STATED TASK →
Reproduce verbatim the lines below that run from the start of the rows through the line containing "rusty corrugated metal roof [9, 76, 111, 96]", with both ends included. Omit the pictures from your output.

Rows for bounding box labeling
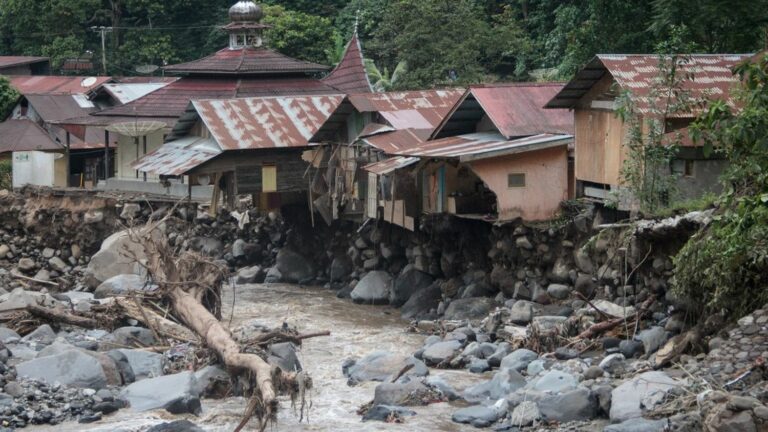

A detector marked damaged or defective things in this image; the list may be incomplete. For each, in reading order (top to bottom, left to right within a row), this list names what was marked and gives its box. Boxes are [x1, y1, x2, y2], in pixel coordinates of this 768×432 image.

rusty corrugated metal roof [0, 119, 61, 154]
rusty corrugated metal roof [9, 76, 111, 96]
rusty corrugated metal roof [132, 135, 220, 176]
rusty corrugated metal roof [93, 75, 340, 117]
rusty corrugated metal roof [164, 46, 328, 75]
rusty corrugated metal roof [195, 94, 344, 150]
rusty corrugated metal roof [320, 33, 372, 93]
rusty corrugated metal roof [362, 156, 416, 175]
rusty corrugated metal roof [352, 89, 464, 132]
damaged house [358, 82, 568, 228]
rusty corrugated metal roof [396, 132, 568, 160]
rusty corrugated metal roof [544, 53, 752, 115]
damaged house [544, 53, 752, 207]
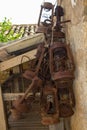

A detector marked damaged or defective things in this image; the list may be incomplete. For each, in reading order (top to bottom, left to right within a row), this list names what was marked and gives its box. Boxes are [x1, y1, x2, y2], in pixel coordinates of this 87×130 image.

rusted lantern [35, 1, 53, 34]
rusted lantern [49, 42, 74, 82]
rusted lantern [40, 82, 59, 125]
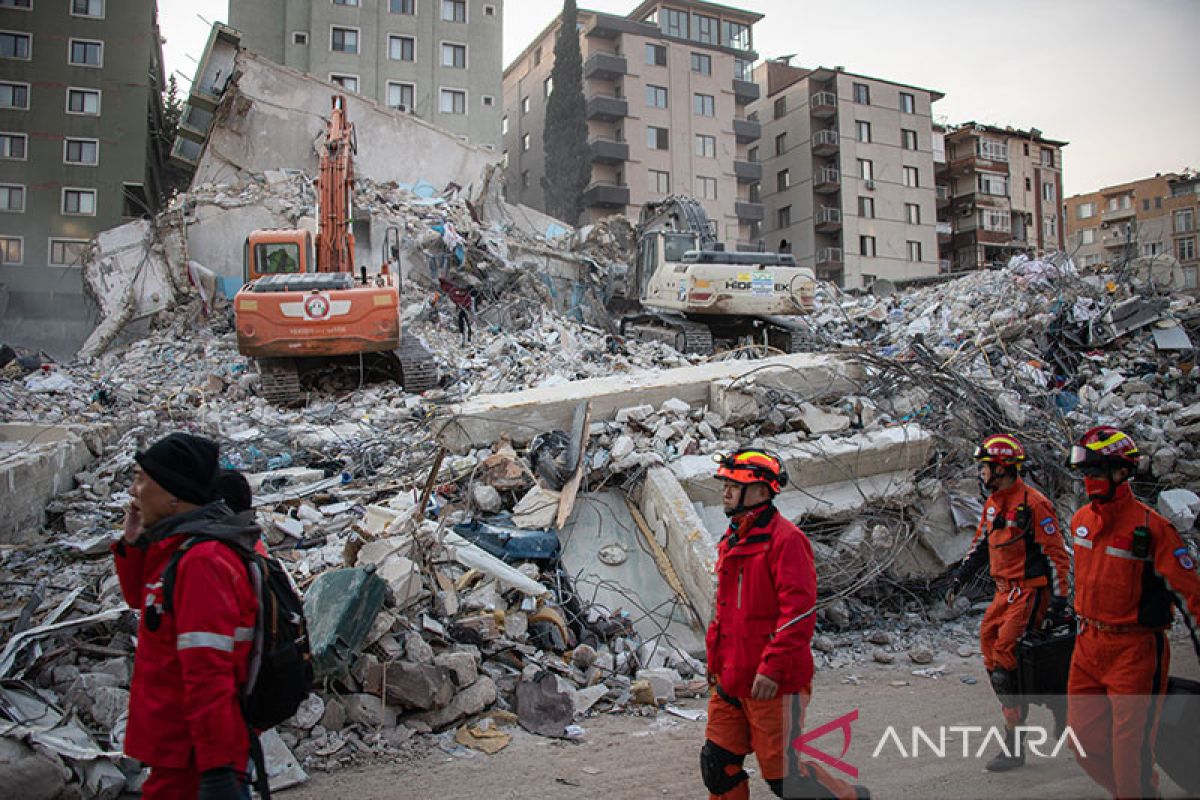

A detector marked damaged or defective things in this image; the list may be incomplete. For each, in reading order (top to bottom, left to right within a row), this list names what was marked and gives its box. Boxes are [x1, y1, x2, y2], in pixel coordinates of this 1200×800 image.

broken concrete slab [432, 354, 864, 454]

RESPONSE BELOW →
A detector marked damaged or defective things in this image; the list may be incomplete. For each, in reading order (top to bottom, left to right within a row), this list names what was marked and gives its box. Boxes are [x1, y1, x2, y2], in pixel coordinates of this 768×432 image.

rusty corrugated metal roof [0, 119, 61, 154]
rusty corrugated metal roof [9, 76, 111, 96]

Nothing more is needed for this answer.